Wells Fargo to pay $335M to settle FHFA dispute

Wells Fargo & Co. will pay $335 million to resolve claims that it allegedly misled Fannie Mae and Freddie Mac about risky mortgage securities that it sold them prior to the housing collapse.

The San Francisco-based bank disclosed in a regulatory filing Wednesday that it settled the claims with Fannie Mae in its first quarter and Freddie Mac in its third quarter. According to the filing, the settlement with the organizations, which fall under the Federal Housing Finance Agency, totaled approximately $335 million.

Wells Fargo and FHFA declined to comment further. Wells Fargo shares added 15 cents to $42.48 in afternoon trading. Fannie and Freddie don't directly make loans to borrowers. They buy mortgages from lenders, package them as bonds, guarantee them against default and sell them to investors. That helps make loans available and gives Fannie and Freddie a huge role in the housing market.

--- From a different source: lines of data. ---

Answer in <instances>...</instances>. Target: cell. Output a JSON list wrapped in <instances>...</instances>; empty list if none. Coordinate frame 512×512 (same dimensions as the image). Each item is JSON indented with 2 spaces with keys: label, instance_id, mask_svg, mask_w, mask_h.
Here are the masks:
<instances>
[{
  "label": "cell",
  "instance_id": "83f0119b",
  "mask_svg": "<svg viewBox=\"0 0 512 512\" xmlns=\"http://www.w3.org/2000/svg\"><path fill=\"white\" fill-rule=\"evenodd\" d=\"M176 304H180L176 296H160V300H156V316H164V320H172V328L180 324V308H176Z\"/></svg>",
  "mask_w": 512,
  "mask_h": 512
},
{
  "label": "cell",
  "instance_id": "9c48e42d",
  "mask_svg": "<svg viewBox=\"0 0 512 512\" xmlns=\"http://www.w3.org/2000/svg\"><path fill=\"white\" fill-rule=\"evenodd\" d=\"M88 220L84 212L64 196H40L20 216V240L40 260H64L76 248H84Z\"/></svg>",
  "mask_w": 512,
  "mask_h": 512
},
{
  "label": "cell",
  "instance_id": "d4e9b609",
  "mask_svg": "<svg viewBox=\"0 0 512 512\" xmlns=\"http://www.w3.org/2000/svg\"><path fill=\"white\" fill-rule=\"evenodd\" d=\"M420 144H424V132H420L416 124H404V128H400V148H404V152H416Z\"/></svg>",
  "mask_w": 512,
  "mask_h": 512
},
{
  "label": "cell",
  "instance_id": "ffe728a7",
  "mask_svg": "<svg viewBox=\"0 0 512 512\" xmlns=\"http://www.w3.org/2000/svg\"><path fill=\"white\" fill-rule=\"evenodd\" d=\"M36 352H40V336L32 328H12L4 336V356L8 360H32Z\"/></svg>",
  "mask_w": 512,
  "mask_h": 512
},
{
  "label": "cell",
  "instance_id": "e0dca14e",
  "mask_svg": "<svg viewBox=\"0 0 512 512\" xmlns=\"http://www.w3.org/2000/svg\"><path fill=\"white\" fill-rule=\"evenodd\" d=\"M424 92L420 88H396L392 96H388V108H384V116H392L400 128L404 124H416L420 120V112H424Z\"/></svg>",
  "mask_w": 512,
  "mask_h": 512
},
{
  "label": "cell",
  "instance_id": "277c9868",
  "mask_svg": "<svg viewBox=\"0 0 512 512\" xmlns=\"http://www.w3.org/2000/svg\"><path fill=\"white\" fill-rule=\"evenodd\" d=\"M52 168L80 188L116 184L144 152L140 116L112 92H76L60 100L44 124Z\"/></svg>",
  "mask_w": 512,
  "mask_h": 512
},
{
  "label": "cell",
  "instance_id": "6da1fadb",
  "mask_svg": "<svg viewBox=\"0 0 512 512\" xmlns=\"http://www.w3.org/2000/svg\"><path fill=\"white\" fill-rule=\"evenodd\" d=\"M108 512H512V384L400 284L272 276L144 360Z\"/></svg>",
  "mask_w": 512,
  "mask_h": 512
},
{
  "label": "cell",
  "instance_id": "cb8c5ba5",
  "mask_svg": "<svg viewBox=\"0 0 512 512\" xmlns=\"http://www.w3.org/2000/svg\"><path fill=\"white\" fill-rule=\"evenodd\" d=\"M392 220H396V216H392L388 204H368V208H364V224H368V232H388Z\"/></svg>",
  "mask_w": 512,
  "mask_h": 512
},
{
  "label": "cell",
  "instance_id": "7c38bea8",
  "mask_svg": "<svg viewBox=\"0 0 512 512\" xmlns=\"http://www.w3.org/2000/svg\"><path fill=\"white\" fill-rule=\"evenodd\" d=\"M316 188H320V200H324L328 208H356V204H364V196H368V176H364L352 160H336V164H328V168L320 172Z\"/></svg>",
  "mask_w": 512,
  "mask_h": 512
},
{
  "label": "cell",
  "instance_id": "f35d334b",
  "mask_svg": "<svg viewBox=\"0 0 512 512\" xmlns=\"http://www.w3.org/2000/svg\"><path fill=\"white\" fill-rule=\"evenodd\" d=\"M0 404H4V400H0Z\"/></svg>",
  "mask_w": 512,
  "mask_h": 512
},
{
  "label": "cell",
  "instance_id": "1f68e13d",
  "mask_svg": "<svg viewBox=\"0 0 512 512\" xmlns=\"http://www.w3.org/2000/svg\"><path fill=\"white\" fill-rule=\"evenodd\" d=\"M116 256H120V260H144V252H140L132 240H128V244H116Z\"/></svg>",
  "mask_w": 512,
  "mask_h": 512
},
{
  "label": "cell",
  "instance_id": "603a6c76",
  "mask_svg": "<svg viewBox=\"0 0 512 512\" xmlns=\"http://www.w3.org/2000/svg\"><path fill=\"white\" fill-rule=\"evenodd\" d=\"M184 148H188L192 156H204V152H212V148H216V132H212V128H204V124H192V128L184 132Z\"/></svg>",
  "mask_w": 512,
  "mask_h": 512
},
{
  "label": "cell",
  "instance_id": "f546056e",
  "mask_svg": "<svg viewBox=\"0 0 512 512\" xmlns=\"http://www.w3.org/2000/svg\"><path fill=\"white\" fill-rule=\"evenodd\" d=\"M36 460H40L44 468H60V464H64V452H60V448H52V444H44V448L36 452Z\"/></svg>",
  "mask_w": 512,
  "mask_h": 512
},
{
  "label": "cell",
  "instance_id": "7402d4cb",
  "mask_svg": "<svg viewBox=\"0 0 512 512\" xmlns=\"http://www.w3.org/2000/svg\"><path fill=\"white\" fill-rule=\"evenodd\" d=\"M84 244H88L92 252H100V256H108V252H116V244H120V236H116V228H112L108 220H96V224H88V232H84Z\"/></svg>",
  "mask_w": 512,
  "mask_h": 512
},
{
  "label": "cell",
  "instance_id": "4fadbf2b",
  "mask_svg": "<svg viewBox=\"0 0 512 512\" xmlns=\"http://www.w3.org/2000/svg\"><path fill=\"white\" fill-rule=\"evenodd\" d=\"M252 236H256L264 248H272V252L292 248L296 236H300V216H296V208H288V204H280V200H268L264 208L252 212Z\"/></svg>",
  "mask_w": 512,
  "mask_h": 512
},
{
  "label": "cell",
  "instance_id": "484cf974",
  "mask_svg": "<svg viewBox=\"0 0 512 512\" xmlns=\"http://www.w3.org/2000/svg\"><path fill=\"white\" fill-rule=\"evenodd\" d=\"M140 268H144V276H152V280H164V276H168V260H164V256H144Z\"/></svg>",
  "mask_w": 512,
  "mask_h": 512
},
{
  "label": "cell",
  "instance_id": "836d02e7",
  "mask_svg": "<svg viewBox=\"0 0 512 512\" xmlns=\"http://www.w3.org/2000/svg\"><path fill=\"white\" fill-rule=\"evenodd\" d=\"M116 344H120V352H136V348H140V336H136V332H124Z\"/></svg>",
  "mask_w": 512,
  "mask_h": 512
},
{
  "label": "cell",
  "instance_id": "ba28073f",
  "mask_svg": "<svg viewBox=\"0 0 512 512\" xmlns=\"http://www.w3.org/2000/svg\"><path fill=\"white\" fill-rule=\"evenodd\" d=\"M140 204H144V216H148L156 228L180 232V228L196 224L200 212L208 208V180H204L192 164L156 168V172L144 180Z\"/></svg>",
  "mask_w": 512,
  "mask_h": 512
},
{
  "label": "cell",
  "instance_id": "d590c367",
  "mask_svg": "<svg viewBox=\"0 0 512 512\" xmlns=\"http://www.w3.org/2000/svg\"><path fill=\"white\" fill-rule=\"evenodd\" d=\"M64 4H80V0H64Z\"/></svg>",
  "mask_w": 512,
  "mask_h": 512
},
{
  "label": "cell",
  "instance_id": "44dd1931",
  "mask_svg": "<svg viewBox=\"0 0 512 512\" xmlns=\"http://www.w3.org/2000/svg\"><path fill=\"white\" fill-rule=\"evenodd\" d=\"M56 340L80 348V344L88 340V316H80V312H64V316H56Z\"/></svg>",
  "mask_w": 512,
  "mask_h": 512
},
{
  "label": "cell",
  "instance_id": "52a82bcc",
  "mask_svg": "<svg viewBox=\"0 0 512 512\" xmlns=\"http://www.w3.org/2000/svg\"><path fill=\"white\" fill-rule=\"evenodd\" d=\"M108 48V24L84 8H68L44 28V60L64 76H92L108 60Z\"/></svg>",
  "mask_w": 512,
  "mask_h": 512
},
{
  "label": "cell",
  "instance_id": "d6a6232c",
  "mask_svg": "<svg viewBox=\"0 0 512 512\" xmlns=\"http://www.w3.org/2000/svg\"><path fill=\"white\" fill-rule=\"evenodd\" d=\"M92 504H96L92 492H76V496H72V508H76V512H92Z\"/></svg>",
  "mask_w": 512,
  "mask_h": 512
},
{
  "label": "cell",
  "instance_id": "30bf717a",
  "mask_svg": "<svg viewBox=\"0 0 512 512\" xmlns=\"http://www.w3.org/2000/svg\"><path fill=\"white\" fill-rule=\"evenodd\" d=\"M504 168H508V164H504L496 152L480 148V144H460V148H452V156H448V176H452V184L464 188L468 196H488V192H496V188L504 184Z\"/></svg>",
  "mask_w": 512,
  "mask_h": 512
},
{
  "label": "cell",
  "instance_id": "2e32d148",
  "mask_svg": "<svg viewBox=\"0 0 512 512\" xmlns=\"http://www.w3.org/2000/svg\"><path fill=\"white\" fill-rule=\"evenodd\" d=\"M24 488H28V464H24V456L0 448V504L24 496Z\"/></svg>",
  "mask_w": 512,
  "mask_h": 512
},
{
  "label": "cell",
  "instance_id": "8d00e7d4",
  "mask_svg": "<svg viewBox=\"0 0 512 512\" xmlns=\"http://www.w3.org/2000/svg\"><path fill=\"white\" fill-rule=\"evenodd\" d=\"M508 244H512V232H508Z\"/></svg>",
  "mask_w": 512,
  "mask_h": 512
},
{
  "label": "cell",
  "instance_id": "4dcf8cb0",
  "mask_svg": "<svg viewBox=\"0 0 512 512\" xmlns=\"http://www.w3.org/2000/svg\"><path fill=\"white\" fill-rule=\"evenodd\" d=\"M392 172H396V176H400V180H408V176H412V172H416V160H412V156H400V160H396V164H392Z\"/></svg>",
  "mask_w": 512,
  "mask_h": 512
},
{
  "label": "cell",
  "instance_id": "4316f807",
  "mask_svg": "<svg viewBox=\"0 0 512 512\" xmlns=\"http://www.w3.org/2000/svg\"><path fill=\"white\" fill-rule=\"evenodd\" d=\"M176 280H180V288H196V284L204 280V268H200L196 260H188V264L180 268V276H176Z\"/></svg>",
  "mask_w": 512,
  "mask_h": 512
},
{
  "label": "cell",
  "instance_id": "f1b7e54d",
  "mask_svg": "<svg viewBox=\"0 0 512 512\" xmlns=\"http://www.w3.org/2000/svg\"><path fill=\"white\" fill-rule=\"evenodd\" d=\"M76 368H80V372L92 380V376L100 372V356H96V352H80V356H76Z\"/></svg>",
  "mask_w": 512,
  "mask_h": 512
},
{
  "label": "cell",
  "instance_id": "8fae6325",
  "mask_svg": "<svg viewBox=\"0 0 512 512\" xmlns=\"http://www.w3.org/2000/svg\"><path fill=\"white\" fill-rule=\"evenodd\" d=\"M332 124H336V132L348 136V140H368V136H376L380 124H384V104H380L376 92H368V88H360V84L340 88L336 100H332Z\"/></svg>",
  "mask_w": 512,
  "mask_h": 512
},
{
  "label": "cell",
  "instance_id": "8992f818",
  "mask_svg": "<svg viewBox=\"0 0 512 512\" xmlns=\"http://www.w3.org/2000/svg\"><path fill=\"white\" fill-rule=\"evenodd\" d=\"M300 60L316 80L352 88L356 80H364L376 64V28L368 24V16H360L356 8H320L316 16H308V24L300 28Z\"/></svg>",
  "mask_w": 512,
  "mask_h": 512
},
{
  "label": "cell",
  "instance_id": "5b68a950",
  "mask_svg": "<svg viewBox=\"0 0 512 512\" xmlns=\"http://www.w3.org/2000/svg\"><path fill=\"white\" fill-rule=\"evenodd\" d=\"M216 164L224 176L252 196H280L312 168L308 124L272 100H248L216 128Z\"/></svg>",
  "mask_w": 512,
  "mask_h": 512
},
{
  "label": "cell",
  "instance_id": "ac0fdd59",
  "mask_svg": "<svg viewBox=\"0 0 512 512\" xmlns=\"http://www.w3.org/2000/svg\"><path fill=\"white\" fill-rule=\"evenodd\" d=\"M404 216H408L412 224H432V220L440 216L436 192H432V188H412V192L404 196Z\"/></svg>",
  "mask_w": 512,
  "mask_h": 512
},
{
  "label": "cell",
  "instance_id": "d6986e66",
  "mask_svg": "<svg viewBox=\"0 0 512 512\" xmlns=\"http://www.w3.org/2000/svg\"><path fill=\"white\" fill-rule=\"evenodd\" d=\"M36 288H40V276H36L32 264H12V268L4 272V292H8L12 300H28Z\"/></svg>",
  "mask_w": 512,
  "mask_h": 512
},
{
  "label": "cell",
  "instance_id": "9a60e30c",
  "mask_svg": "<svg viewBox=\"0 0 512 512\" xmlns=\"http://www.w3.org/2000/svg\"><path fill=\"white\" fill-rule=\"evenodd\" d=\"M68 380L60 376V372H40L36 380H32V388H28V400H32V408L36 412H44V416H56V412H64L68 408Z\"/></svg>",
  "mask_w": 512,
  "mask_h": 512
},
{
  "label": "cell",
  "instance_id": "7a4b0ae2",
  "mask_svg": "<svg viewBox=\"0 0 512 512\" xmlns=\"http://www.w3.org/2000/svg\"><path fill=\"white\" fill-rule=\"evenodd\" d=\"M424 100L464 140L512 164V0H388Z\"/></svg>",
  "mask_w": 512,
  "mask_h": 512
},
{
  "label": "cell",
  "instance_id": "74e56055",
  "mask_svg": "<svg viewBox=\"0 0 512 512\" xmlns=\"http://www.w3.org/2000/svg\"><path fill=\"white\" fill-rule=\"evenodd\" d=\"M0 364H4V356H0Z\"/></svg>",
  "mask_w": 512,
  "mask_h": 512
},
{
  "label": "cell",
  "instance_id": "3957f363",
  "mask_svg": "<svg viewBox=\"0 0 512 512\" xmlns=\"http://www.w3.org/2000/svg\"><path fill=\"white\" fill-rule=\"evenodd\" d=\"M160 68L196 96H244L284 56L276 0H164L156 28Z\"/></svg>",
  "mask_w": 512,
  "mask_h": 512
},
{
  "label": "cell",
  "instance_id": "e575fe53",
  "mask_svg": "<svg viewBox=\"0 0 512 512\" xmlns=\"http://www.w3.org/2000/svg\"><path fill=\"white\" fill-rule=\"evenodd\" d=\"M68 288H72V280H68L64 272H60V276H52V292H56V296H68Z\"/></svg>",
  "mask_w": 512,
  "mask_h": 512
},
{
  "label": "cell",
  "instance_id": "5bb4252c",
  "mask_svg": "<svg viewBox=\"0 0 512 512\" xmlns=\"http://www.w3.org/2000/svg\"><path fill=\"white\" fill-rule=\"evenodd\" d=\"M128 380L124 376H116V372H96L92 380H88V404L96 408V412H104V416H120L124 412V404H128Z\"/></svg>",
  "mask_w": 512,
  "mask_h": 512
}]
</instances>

The two were rescued in a taxpayer bailout in 2008 as they sank under the weight of mortgage losses. The FHFA sued 18 financial institutions in September 2011 over their sales of mortgage securities to Fannie and Freddie, which own or guarantee about half of all U.S. mortgages. These types of securities soured after the housing bubble burst in 2007, losing billions in value.

Wells Fargo's settlement payment is a fraction of what some of its peers are on the hook for — JPMorgan Chase agreed in October to pay $5.1 billion to settle similar claims.